# [TRY IT]
Continue the passage below on leadership and the Tao from where it stops.

(SELECTED PASSAGE begins)

Reading The Tao of Leadership was the beginning of my transformation from manager to leader. Lao Tzu’s Tao Te Ching is one of China’s greatest books of wisdom. So, what is The Tao and where is it? Tao is pronounced, “Dow”. Tao means The Way. Michael Singer says it well in The Untethered Soul: “It’s the place where there is no energy pushing in either direction. Everything has its yin and yang. The Way is the place in which these forces balance quietly.”
This is when I learned that the role of a leader is to create an environment that balances the needs of all and that this can, in fact, be done. We can balance financial, product, personal, environmental and community needs and be successful. In the book Firms of Endearment, Raj Sisodia found that the companies that practiced these types of leadership principles out-performed the S&P 500 7:1 during a 10 year period.
What Changes Might You Expect If You Lead Instead of Just Manage?

(SELECTED PASSAGE ends)
(DATA EXTRACT begins)

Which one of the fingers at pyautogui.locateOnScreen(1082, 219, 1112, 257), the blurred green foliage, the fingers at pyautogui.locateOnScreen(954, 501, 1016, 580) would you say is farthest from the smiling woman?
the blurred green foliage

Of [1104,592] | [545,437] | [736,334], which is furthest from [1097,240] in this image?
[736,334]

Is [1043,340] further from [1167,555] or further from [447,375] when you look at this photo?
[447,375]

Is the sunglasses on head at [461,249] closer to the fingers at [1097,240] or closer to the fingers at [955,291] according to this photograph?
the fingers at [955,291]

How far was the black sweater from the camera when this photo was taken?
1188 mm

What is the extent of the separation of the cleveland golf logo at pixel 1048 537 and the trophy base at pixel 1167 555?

(DATA EXTRACT ends)

# [ANSWER SECTION]
What happened for me was that the results that I used to try to “drive” began to happen without the stress and exertion that had characterized my previous efforts. I focused on being a vigilant observer and listener. I learned that the volume and velocity of high quality results increased when I acted as a catalyst instead of being the one trying to do everything myself. I began to partner with my teams instead of being their boss. I stopped trying to have all of the answers and instead made very sure that I was asking the right questions. And you know what else happened? I slept better, worried less, got promoted more often, laughed more and enjoyed my work more than I ever dreamed I could.
From Ordinary to Extraordinary
The ability to manage is critical for achieving goals, no question. But the difference between ordinary enterprises and the extraordinary ones is when they are managed by leaders. We have to focus on developing both in our leaders.
Here is how you can tell which you are developing: Management skills are developed from the outside in: strategic planning, product road maps, budgets. Leadership skills are developed from the inside out: empathy, self-awareness, communication skills, inspiring others.
Learn to integrate management and leadership seamlessly and you will have found the Tao of Leadership and you will joyfully watch as your teams deliver extraordinary results.
Sheila Madden is the CEO of Madden Coaching & Consulting where she coaches and consults with leaders of high growth companies, individuals wanting to live an extraordinary life and young professionals who are ready to launch their careers with competence, confidence and character.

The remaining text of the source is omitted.